What needs to be done
Pick out every line in the records below that contains the word "cuff", and treat uppercase and lowercase letters as different.

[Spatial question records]
○ ○ ○ ○ ○ ○ ○

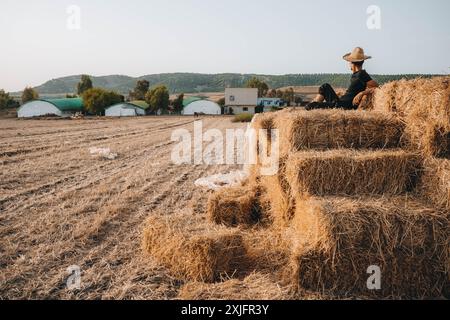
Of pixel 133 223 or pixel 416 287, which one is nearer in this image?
pixel 416 287

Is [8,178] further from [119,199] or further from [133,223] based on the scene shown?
[133,223]

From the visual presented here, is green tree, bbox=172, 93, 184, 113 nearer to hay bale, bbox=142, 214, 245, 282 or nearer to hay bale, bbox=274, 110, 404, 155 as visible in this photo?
hay bale, bbox=274, 110, 404, 155

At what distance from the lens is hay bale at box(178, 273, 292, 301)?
374cm

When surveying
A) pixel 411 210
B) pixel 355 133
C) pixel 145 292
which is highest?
pixel 355 133

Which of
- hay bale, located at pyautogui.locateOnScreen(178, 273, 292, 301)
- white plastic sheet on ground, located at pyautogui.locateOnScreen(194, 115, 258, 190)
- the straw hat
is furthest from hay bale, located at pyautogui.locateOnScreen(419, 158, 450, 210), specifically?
white plastic sheet on ground, located at pyautogui.locateOnScreen(194, 115, 258, 190)

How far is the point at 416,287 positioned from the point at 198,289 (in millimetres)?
2163

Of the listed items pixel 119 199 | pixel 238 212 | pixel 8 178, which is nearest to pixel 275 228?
pixel 238 212

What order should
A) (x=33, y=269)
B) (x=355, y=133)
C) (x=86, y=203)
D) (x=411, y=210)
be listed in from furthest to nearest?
(x=86, y=203), (x=355, y=133), (x=33, y=269), (x=411, y=210)

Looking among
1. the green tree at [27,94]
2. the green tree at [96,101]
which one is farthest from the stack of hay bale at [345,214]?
the green tree at [27,94]

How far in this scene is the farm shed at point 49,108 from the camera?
60.3m

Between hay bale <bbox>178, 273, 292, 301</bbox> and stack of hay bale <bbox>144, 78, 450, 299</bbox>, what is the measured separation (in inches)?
0.9

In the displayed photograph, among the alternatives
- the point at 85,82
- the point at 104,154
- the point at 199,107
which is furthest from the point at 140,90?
the point at 104,154

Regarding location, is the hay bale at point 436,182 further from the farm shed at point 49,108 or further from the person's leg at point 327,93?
the farm shed at point 49,108

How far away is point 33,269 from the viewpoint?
14.7 ft
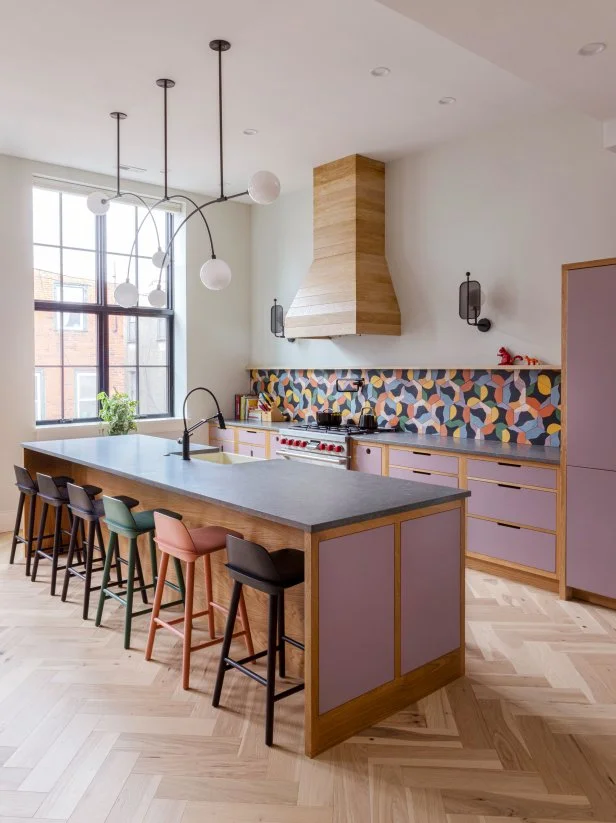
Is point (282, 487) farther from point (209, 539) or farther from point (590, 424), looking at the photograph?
point (590, 424)

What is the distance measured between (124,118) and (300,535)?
348 cm

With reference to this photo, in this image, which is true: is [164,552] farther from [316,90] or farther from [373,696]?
[316,90]

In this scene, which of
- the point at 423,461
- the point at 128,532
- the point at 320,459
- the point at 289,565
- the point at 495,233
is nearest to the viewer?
the point at 289,565

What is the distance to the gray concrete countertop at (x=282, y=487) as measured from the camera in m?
2.63

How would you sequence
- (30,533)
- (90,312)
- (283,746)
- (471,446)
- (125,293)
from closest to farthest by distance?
(283,746) < (125,293) < (30,533) < (471,446) < (90,312)

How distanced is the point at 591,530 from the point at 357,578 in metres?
2.01

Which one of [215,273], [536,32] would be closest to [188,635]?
[215,273]

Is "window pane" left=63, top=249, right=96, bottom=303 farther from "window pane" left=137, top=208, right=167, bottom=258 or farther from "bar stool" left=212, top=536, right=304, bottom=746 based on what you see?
"bar stool" left=212, top=536, right=304, bottom=746

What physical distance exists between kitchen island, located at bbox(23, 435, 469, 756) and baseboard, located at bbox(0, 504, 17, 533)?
2891 millimetres

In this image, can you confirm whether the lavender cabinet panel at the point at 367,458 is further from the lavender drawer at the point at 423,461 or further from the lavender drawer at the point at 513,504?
the lavender drawer at the point at 513,504

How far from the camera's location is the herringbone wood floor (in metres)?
2.22

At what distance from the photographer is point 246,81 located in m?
4.21

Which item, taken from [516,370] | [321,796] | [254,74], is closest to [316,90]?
[254,74]

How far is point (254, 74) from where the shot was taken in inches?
162
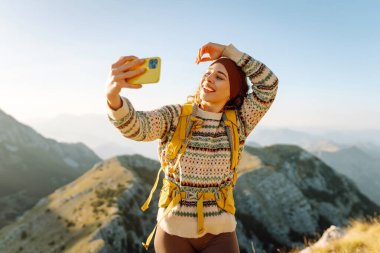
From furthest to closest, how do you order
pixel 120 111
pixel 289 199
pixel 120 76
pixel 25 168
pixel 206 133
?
pixel 25 168 < pixel 289 199 < pixel 206 133 < pixel 120 111 < pixel 120 76

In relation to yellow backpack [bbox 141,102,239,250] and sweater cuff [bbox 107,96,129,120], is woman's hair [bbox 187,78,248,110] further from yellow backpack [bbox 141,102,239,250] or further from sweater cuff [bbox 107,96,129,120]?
sweater cuff [bbox 107,96,129,120]

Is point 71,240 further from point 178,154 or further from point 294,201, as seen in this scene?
point 294,201

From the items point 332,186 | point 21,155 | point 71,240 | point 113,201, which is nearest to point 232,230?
point 71,240

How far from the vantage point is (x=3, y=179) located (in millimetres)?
127688

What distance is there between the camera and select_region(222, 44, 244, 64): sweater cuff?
4.22 metres

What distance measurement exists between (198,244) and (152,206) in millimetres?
51486

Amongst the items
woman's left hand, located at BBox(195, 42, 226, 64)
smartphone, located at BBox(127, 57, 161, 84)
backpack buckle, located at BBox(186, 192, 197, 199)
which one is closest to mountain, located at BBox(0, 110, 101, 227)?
backpack buckle, located at BBox(186, 192, 197, 199)

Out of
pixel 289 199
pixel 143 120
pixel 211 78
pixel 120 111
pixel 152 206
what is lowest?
pixel 289 199

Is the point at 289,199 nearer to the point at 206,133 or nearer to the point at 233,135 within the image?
the point at 233,135

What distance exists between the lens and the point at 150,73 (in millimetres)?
3131

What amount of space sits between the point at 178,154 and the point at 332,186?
92.6 metres

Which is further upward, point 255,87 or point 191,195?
point 255,87

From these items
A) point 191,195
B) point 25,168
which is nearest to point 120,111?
point 191,195

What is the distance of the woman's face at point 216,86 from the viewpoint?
407 centimetres
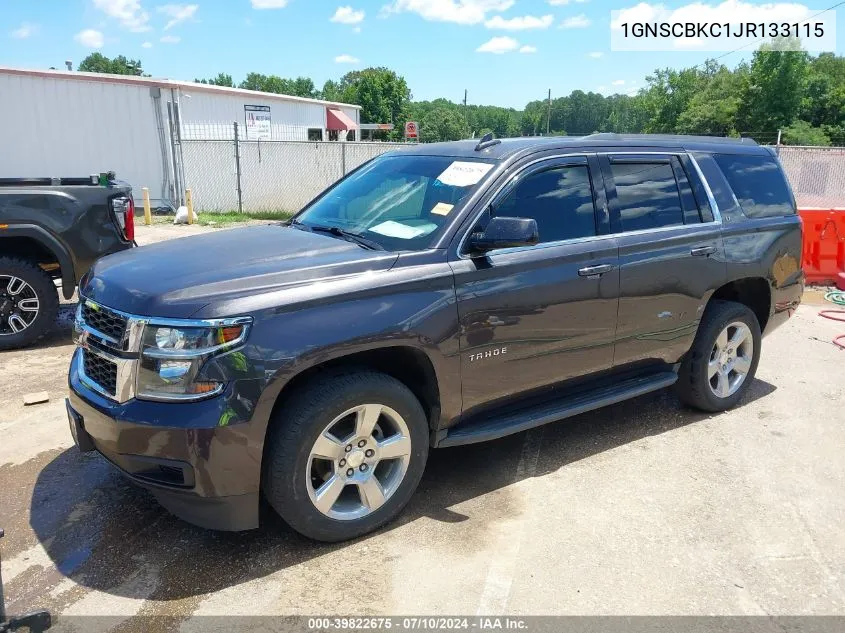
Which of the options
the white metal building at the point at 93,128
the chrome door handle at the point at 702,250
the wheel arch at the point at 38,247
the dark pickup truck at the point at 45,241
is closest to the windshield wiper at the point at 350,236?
the chrome door handle at the point at 702,250

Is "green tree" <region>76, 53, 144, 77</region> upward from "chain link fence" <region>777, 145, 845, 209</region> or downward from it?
upward

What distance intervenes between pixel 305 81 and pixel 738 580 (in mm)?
142053

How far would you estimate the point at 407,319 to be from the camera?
328 cm

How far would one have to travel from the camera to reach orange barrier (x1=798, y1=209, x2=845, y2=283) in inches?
370

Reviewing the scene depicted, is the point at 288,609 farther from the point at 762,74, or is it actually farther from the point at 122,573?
the point at 762,74

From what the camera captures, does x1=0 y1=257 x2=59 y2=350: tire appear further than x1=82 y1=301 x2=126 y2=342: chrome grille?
Yes

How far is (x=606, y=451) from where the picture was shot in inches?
176

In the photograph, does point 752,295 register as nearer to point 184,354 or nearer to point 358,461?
point 358,461

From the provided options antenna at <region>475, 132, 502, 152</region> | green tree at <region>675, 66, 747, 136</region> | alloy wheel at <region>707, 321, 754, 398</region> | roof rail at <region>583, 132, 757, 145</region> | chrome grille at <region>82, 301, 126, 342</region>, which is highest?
green tree at <region>675, 66, 747, 136</region>

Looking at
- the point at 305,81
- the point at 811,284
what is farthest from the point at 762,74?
the point at 305,81

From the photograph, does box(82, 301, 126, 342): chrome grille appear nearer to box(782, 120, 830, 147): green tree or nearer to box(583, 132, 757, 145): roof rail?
box(583, 132, 757, 145): roof rail

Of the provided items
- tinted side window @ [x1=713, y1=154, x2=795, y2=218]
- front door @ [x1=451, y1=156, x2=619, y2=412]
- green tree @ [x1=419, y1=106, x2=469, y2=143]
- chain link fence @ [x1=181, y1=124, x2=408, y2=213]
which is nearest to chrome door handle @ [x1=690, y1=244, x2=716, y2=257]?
tinted side window @ [x1=713, y1=154, x2=795, y2=218]

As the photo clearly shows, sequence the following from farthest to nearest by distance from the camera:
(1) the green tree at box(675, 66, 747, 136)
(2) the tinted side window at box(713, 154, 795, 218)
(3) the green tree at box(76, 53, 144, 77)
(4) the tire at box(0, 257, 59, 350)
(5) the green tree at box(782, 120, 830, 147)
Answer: (3) the green tree at box(76, 53, 144, 77)
(1) the green tree at box(675, 66, 747, 136)
(5) the green tree at box(782, 120, 830, 147)
(4) the tire at box(0, 257, 59, 350)
(2) the tinted side window at box(713, 154, 795, 218)

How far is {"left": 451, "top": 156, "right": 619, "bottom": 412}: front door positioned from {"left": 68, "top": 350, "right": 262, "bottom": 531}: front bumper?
3.99 feet
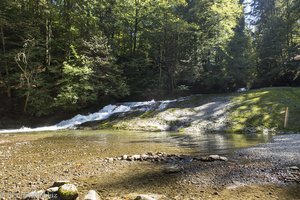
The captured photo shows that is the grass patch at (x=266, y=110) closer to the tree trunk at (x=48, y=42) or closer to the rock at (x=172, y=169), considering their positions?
the rock at (x=172, y=169)

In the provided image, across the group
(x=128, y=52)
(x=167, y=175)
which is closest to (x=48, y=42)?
(x=128, y=52)

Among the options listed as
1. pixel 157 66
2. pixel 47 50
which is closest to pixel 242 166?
pixel 47 50

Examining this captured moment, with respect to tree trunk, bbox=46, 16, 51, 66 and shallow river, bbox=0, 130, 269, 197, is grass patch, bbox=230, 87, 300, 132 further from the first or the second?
tree trunk, bbox=46, 16, 51, 66

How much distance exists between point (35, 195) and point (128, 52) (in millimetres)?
31195

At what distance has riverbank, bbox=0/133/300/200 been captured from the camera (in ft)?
20.3

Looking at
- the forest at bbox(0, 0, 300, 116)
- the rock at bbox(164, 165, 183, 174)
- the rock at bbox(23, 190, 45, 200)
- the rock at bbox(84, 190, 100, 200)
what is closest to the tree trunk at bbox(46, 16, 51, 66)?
the forest at bbox(0, 0, 300, 116)

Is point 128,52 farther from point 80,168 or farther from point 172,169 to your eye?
point 172,169

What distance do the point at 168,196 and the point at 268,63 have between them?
36.0m

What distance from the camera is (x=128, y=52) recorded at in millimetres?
36156

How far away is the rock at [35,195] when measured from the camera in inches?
232

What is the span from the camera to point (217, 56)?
35.5 metres

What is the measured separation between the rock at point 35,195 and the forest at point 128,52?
1975 cm

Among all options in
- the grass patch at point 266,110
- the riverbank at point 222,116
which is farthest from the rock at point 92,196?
→ the grass patch at point 266,110

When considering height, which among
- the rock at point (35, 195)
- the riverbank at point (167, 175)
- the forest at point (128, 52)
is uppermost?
the forest at point (128, 52)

○ ○ ○ ○ ○ ○ ○

Reply
In relation to yellow backpack [bbox 141,102,239,250] and sweater cuff [bbox 107,96,129,120], is woman's hair [bbox 187,78,248,110] further from yellow backpack [bbox 141,102,239,250] or further from sweater cuff [bbox 107,96,129,120]?
sweater cuff [bbox 107,96,129,120]
What distance is there between the camera and select_region(222, 44, 244, 64): sweater cuff?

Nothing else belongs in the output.